**Exercise task**. Copy every one of the entries below word for word.

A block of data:
Start

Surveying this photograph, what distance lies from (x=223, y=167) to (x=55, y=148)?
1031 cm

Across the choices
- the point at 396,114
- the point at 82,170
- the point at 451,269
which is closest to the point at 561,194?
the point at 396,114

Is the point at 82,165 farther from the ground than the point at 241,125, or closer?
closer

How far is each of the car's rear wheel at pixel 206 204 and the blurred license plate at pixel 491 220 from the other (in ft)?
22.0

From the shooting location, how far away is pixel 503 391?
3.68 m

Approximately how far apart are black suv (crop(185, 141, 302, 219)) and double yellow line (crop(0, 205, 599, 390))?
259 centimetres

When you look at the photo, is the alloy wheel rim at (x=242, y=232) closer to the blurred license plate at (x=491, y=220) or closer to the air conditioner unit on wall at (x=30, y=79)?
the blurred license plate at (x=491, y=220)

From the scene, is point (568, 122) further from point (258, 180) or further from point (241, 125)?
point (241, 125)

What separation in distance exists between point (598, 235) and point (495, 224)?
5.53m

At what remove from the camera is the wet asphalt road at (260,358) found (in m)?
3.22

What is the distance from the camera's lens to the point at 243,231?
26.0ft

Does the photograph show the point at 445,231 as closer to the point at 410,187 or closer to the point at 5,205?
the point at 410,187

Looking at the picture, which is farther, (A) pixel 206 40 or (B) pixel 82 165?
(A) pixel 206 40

End

**Solution below**.
Surveying this photograph, what distance lies from (x=223, y=167) to (x=55, y=148)?
1031 cm

Across the choices
- the point at 396,114
- the point at 82,170
- the point at 451,269
which is closest to the point at 561,194?
the point at 396,114

Is the point at 82,165 farther from the ground than the point at 241,125, or closer?
closer

How far is each of the car's rear wheel at pixel 206 204 and the blurred license plate at pixel 491 220 from the other (in ft)?
22.0

From the shooting location, how far away is pixel 503 391?
3.68 m

Approximately how far apart are black suv (crop(185, 141, 302, 219)) and double yellow line (crop(0, 205, 599, 390))?
259 centimetres

When you look at the photo, is the alloy wheel rim at (x=242, y=232) closer to the blurred license plate at (x=491, y=220) or closer to the air conditioner unit on wall at (x=30, y=79)?
the blurred license plate at (x=491, y=220)

From the scene, is point (568, 122) further from point (258, 180) or further from point (241, 125)?
point (241, 125)

What separation in distance exists between point (598, 235) and point (495, 224)?
5.53m

At what remove from the camera is the wet asphalt road at (260,358) found (in m)?
3.22

What is the distance from the camera's lens to the point at 243,231?
26.0ft

Does the photograph show the point at 445,231 as closer to the point at 410,187 or closer to the point at 5,205?
the point at 410,187

Looking at the picture, which is farther, (A) pixel 206 40 or (B) pixel 82 165?
(A) pixel 206 40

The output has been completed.